■ **What is asked**
[a] Decide whether each statement below agrees with the language-identification write-up. Answer yes or no for each, and quote the words of the write-up that settle it. (i) All texts were put in lower case during pre-processing. (ii) A support vector machine was used for the classification. (iii) Each of the three datasets held 2.6Mn lines.
[b] Write a continuation of the language-identification write-up, picking up after its final sentence.

■ **Text extract**

· · · · · · ·

Language-Identification

Language identification at sentence as well as word level in both monolingual as well as code-mixed bilingual texts.

Task-1

Our task was focussed on developing a model for Language Identification service that returns the language code of the language in which the text is written. We had datsets from three languages Spanish (ES), Portuguese (PT) and English (EN) and had to predict sample texts in the mention 3 languages.

Data

We had 3 datasets (en, es, pt) with 2.6Mn lines in each file.
We cannot process such a large file at once hence we used random sampler and got 20,000 sampes from all the three files. (command: shuf -n 20000 input_file > output_file)
We gave languaegs ID's as {En: 0, Es: 1, Pt: 2} respectively.
Please contact us for accessing the data.

Pre-Processing

All the texts were converted to lower case.
Removal of punctuations.
All the digits were removed from the text sentences.
Series of contiguous white spaces were replaced by single space.
Removal of hyperlinks

Representation

We used TfidfVectorizer for representing the text in our corpus.

Data split

We splitted the data into 80/20 for trianing and testing at the same time keeping in mind to have similar number of instances for all the three langauges in test too.
Train dataset: {En: 14197, Es: 15279, Pt: 15550}
Test dataset: {En: 4178, Es: 3503, Pt: 3576}

ML Model

Used sklearn for importing the models.
We have used LogisticRegression algorithm for our classification with solver='lbfgs'.

Results

Our system achieved an accuracy of 93%.

· · · · · · ·

■ **Items stored from a collection**

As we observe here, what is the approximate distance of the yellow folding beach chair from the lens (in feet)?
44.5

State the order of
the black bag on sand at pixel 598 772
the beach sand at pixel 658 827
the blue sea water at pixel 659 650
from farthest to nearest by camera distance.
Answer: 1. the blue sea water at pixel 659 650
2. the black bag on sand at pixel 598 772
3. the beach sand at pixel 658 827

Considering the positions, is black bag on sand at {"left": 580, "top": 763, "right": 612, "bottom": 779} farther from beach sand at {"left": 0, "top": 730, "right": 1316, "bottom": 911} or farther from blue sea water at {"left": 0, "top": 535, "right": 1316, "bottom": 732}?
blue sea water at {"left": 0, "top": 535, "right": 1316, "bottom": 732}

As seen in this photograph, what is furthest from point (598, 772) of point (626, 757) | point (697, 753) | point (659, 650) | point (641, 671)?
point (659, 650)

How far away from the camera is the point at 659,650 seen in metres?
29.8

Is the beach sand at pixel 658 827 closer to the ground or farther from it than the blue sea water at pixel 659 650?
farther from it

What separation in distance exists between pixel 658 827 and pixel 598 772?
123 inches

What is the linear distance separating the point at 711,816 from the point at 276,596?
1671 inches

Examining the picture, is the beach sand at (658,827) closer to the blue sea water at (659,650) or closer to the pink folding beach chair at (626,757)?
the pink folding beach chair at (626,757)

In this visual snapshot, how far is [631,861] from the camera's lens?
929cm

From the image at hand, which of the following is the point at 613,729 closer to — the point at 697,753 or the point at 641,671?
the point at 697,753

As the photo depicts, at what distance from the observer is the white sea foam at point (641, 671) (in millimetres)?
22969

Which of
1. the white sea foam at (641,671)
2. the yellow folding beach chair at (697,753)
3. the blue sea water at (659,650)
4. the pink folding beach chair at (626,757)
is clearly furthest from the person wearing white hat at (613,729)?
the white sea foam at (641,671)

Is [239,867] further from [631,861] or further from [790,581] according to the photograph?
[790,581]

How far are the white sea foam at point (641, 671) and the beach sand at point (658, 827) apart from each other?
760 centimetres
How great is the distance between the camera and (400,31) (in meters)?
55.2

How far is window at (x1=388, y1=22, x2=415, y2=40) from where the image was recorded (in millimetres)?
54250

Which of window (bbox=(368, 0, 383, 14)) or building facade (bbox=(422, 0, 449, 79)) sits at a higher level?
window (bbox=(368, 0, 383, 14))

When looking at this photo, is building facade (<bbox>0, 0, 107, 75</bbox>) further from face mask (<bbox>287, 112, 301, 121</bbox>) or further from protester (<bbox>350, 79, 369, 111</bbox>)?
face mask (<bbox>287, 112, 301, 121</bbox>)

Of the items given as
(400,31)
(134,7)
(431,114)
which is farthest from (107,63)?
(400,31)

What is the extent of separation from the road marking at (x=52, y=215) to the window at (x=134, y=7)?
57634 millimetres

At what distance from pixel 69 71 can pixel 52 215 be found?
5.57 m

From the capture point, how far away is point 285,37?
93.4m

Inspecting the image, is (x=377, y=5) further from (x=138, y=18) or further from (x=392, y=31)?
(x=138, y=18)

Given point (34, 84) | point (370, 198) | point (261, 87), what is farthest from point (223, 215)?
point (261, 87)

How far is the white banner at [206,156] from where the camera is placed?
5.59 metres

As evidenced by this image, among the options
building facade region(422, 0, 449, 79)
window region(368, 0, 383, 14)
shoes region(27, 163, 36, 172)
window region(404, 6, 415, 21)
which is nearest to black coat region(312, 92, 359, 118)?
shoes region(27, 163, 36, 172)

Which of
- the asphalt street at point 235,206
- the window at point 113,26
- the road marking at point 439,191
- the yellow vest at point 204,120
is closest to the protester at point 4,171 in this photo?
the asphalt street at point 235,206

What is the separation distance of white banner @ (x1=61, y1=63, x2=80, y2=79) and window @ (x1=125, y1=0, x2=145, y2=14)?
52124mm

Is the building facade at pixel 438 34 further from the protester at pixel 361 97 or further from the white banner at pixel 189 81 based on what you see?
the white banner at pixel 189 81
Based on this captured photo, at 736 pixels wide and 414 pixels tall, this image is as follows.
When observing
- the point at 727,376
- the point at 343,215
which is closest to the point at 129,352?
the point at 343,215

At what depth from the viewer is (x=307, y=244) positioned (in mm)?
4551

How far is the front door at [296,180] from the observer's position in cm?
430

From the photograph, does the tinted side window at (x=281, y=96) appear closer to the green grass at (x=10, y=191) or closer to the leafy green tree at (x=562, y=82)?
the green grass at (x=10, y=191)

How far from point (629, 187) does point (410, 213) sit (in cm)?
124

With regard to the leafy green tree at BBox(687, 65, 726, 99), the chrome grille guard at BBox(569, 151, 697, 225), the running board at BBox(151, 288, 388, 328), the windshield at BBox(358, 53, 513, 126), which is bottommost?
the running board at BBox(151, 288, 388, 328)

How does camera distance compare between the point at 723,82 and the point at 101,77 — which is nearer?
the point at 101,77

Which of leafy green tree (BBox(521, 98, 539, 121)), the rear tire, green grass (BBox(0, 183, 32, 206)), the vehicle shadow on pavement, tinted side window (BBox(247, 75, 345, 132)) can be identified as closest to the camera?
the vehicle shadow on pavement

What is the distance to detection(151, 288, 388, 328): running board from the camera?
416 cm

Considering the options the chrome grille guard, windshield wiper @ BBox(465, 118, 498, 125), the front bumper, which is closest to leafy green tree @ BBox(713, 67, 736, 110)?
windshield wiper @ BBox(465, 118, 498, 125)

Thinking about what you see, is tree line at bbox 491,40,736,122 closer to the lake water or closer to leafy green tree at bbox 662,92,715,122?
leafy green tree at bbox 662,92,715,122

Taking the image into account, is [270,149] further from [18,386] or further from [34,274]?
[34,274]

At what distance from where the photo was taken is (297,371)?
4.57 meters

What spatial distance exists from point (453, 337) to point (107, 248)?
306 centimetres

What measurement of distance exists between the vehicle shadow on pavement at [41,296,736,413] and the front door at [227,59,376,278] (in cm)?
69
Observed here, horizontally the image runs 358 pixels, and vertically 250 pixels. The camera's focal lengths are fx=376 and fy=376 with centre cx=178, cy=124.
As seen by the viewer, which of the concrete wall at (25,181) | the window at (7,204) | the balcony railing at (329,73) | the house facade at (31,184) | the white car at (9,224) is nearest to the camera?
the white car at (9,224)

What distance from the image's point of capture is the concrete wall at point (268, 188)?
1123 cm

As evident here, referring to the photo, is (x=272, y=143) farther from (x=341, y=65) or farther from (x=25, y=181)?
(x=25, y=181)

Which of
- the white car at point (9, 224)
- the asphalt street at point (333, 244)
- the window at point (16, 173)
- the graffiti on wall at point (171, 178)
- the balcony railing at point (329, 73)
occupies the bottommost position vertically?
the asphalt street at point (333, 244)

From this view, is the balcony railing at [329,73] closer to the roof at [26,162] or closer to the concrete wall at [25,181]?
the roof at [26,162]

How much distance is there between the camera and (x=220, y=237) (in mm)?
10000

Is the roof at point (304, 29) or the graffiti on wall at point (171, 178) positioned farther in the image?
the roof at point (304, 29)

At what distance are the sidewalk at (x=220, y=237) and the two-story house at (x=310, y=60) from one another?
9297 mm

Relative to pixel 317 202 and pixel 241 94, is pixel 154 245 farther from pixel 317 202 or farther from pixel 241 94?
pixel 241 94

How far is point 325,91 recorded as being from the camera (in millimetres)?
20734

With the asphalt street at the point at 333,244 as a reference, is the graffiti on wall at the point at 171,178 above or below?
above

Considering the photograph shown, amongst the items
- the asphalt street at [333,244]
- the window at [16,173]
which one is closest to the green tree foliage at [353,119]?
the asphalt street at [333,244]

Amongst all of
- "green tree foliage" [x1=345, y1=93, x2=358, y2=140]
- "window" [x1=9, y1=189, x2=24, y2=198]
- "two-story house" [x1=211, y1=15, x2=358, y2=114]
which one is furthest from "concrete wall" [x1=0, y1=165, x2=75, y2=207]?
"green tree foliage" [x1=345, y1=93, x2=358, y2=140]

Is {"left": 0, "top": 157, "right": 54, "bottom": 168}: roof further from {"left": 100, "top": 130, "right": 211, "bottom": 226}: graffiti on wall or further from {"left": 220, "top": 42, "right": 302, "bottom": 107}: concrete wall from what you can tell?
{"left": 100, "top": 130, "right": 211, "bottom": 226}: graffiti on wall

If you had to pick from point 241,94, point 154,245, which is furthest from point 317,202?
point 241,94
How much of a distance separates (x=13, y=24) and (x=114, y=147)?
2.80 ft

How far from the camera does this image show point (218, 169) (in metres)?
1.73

· · · · · · ·

■ **Results for the exercise**
[a]
(i) Yes: "All the texts were converted to lower case."
(ii) No: "We have used LogisticRegression algorithm for our classification with solver='lbfgs'."
(iii) Yes: "We had 3 datasets (en, es, pt) with 2.6Mn lines in each file."

[b]
The confusion matrix for the result is as below:

0 1 2

0 3620 299 259

1 38 3388 77

2 22 71 3483
The Classification report is as below:

precision recall f1-score support

En 0.98 0.87 0.92 4178

Es 0.90 0.97 0.93 3503

Pt 0.91 0.97 0.94 3576

	0	1	2
0	3620	299	259
1	38	3388	77
2	22	71	3483

	precision	recall	f1-score	support
En	0.98	0.87	0.92	4178
Es	0.90	0.97	0.93	3503
Pt	0.91	0.97	0.94	3576

Running the script and results

To run our model the command is as below:
python3 script_task1.py data.en data.es data.pt langid.test
In the above command 1st agument should be english data file, 2nd as spanish 3rd as potruguese and 4th as the testing file.
test_results.txt will contain the language label predicted for the langid.test file once ran on our model.
test_results.txt above contains the output on the langid.tets file provided for us to test.
Tags here are numerical 0: en, 1: es, 2: pt

Task-2

Our task was focussed on developing a model to distinguish between language variants. Here we wish to distinguish between European Portuguese (PT-PT) and Brazilian Portuguese (PT-BR).

Data

We had 2 datasets (pt-pt and pt-br) with 1.9Mn and 1.5Mn lines.
Due to unability to process such a large file (not high spec system) at once hence we used random sampler and got 65,000 sampels from pt-br and 50,000 samples from pt-pt respectively. (command: shuf -n N input_file > output_file)
We gave languaegs ID's as {pt-br: 0, pt-pt: 1} respectively.

Pre-Processing

All the texts were converted to lower case.
Removal of punctuations.
All the digits were removed from the text sentences.
Series of contiguous white spaces were replaced by single space.
Removal of hyperlinks

Representation

We used TfidfVectorizer for representing the text in our corpus.
Keeping top 6000 words for reprsentation of the sentences.

Data split for our model train and test##

We splitted the data into 80/20 for trianing and testing at the same time keeping in mind to have similar number of instances for all the three langauges in test too.
Total pt-br: 47554 and pt-pt: 50000.
Train dataset: {pt-br: 38052, pt-pt: 39991}
Test dataset: {pt-br: 9502, pt-pt: 10009}

ML Model

Used sklearn for importing the models.
We have used LogisticRegression algorithm for our classification with solver='lbfgs'.

Results

Our system achieved an accuracy of 81.9%.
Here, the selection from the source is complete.